Microsoft on Wednesday announced a new chat-based workspace, Teams, in a move that will integrate Office into a Slack-like product.
"We see an opportunity to build a more open, a more fluid environment," said Kirk Koenigsbauer, corporate vice president of Office 365 client apps and services. "One that helps build a team culture that is both fun and inclusive, so everyone has a voice."
The application, which lets users talk to their co-workers, supports tabs for other Microsoft cloud services, like access to files and Skype video-conferencing. Teams also offers multifactor authentication and encryption. It works on desktop, Windows phone, iOS and Android, and is available Wednesday as a customer preview, or widely in the first quarter of 2017.
The interface, like Facebook, uses threaded posts with comments on them, and can integrate emojis, chat bots, Tweets, polls, and mark messages by importance.
Microsoft has deepened its push into social media over the past five years, purchasing Yammer for $1.2 billion in 2012, andLinkedIn for $26.2 billion earlier this year.
As consumers use messaging platforms for more tasks, such as hailing cars and making payments, messaging has also played an increasingly larger role in the workplace. Upstarts like Slack and Symphony have challenged the dominance of work email, like Microsoft's Outlook.
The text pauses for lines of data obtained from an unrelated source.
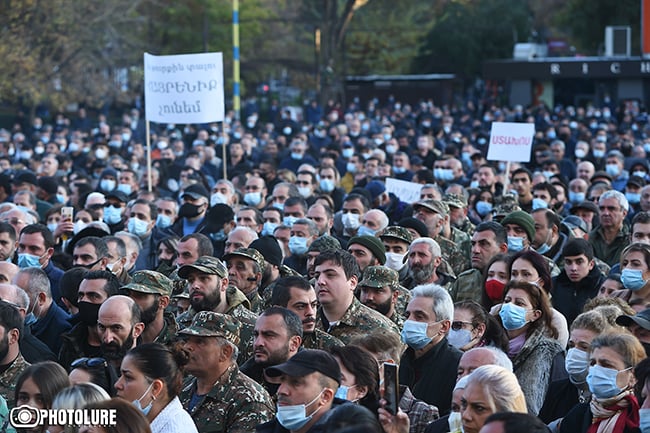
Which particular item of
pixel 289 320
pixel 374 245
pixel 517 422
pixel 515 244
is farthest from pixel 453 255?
pixel 517 422

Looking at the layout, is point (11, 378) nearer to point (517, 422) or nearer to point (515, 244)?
point (517, 422)

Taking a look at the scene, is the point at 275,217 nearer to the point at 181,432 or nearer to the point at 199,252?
the point at 199,252

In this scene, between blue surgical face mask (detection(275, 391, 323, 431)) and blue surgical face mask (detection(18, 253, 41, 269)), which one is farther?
blue surgical face mask (detection(18, 253, 41, 269))

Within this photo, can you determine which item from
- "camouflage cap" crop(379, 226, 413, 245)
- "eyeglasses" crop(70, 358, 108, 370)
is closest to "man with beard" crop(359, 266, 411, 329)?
"camouflage cap" crop(379, 226, 413, 245)

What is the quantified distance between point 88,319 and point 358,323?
6.32 feet

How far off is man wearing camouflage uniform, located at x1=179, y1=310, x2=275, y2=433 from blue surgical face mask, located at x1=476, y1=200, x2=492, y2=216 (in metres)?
9.17

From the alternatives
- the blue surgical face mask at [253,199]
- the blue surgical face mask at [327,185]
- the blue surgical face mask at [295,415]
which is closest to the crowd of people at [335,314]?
the blue surgical face mask at [295,415]

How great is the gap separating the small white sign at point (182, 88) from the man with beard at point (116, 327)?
9.40 meters

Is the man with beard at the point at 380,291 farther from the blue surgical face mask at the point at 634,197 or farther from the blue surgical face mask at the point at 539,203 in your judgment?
the blue surgical face mask at the point at 634,197

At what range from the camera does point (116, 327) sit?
8.37 m

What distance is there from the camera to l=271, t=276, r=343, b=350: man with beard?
27.8 ft

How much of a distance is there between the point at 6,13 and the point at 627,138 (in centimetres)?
1750

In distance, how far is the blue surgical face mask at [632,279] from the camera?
32.3ft

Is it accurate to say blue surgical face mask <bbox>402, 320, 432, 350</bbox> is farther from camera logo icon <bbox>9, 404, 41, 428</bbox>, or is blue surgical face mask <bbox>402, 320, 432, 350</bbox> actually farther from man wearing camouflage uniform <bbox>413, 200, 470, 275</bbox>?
man wearing camouflage uniform <bbox>413, 200, 470, 275</bbox>
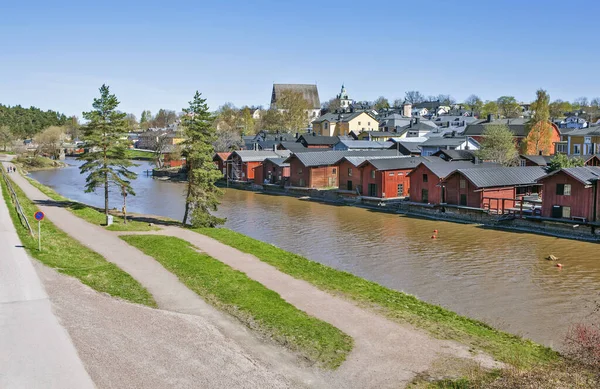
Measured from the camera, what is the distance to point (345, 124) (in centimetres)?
11000

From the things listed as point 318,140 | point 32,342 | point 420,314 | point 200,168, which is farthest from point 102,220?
point 318,140

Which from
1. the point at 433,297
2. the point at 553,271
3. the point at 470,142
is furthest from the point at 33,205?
the point at 470,142

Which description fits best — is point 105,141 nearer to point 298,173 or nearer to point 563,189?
point 298,173

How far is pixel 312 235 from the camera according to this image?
120 ft

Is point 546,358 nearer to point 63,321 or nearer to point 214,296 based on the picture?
point 214,296

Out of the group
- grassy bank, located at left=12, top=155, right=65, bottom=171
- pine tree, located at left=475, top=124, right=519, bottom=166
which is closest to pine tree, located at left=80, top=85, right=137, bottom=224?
pine tree, located at left=475, top=124, right=519, bottom=166

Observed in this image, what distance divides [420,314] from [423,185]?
30664 mm

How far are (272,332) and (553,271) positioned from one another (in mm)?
17927

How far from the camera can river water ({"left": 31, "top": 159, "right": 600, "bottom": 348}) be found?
2066cm

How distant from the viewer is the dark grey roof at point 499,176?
4234 centimetres

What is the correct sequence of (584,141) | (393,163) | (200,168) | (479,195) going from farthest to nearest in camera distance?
(584,141) → (393,163) → (479,195) → (200,168)

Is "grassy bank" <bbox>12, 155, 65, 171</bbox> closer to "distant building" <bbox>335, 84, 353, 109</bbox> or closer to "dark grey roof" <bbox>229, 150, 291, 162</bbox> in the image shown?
"dark grey roof" <bbox>229, 150, 291, 162</bbox>

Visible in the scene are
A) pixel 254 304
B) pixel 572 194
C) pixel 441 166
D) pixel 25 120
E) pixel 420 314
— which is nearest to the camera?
pixel 254 304

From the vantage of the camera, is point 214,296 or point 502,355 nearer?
point 502,355
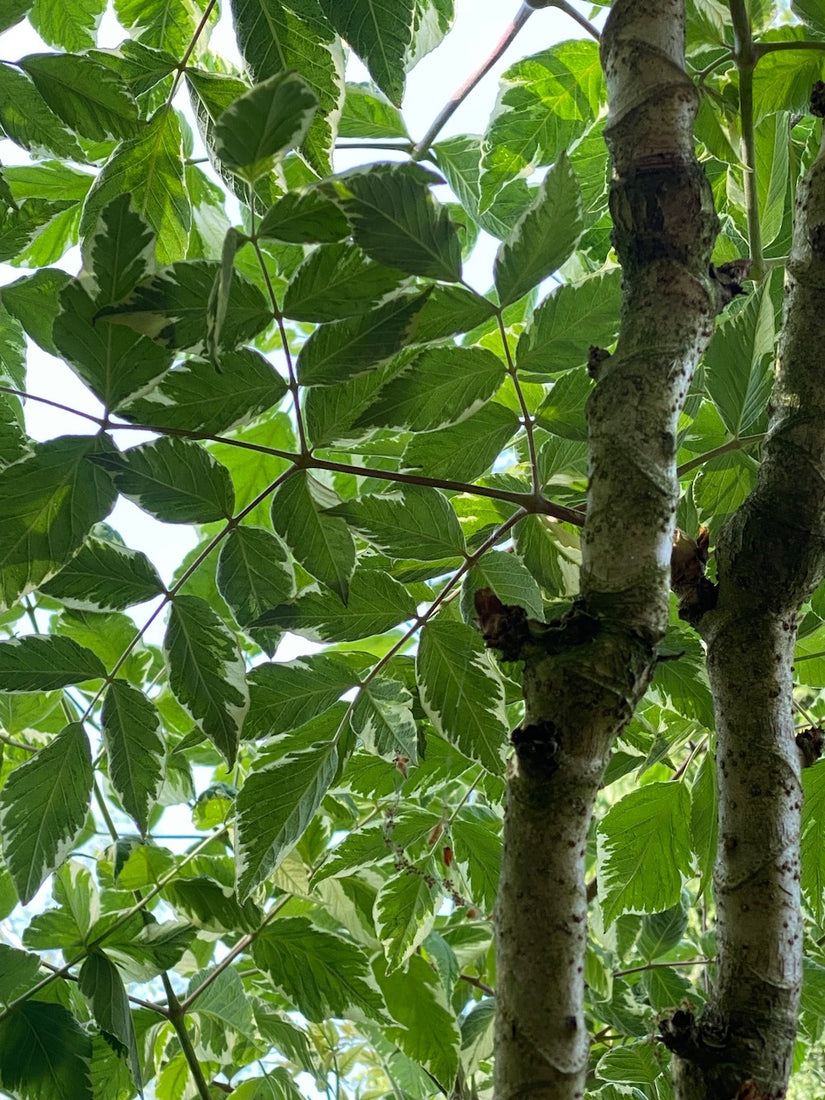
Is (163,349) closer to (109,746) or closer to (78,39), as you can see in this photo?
(109,746)

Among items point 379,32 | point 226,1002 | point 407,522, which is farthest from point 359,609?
point 226,1002

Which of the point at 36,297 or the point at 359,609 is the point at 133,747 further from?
the point at 36,297

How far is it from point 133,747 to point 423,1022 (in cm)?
32

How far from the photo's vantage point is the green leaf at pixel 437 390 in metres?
0.42

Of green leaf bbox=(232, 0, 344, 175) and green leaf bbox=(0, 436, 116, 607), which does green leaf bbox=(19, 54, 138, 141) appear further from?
green leaf bbox=(0, 436, 116, 607)

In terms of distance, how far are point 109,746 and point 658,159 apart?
13.9 inches

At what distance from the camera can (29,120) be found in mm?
502

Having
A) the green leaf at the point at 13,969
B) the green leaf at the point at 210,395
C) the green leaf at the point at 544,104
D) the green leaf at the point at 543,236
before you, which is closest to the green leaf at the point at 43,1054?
the green leaf at the point at 13,969

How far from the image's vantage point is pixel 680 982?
2.58 feet

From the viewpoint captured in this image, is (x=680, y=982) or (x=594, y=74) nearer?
(x=594, y=74)

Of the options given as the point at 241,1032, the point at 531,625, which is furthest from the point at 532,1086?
the point at 241,1032

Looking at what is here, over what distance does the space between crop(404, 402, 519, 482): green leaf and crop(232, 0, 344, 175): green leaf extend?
0.13 meters

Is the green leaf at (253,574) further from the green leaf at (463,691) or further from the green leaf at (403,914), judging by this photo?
the green leaf at (403,914)

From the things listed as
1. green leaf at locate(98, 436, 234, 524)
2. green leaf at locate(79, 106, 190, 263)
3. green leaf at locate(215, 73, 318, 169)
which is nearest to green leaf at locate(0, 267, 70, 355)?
green leaf at locate(79, 106, 190, 263)
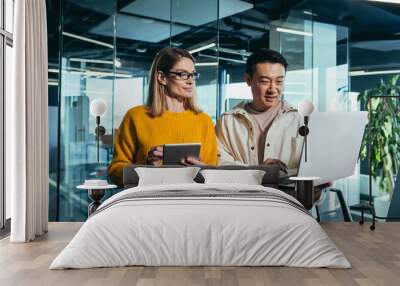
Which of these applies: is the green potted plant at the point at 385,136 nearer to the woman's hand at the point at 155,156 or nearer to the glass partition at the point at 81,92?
the woman's hand at the point at 155,156

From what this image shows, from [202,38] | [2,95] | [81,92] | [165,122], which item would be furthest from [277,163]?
[2,95]

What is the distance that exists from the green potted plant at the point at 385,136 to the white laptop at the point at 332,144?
265 millimetres

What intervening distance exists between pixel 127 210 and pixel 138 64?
120 inches

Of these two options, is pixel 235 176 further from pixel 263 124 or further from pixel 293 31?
pixel 293 31

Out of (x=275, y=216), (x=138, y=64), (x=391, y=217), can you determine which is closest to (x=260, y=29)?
(x=138, y=64)

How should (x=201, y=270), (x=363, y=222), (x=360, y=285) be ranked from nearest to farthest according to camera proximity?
(x=360, y=285)
(x=201, y=270)
(x=363, y=222)

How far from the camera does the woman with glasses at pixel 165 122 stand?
704cm

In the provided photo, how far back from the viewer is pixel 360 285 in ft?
12.5

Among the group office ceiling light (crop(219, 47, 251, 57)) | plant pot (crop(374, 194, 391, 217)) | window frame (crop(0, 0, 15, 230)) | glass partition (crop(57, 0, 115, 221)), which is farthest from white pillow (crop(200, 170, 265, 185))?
window frame (crop(0, 0, 15, 230))

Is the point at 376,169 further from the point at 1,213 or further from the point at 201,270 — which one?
the point at 1,213

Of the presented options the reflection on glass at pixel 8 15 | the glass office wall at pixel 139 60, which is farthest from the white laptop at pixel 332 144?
the reflection on glass at pixel 8 15

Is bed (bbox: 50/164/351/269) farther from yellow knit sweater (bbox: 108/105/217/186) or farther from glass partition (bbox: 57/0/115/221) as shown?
glass partition (bbox: 57/0/115/221)

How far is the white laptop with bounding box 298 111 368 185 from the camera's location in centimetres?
721

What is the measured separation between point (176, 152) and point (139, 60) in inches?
50.4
Facebook has also released a workplace product.
Slack responded to the event in a full-page ad in the New York Times.
"We've spent tens of thousands of hours talking to customers and adapting Slack to find the grooves that match all those human quirks," the ad reads. "The internal transparency and sense of shared purpose that Slack-using teams discover is not an accident. Tiny details make big differences."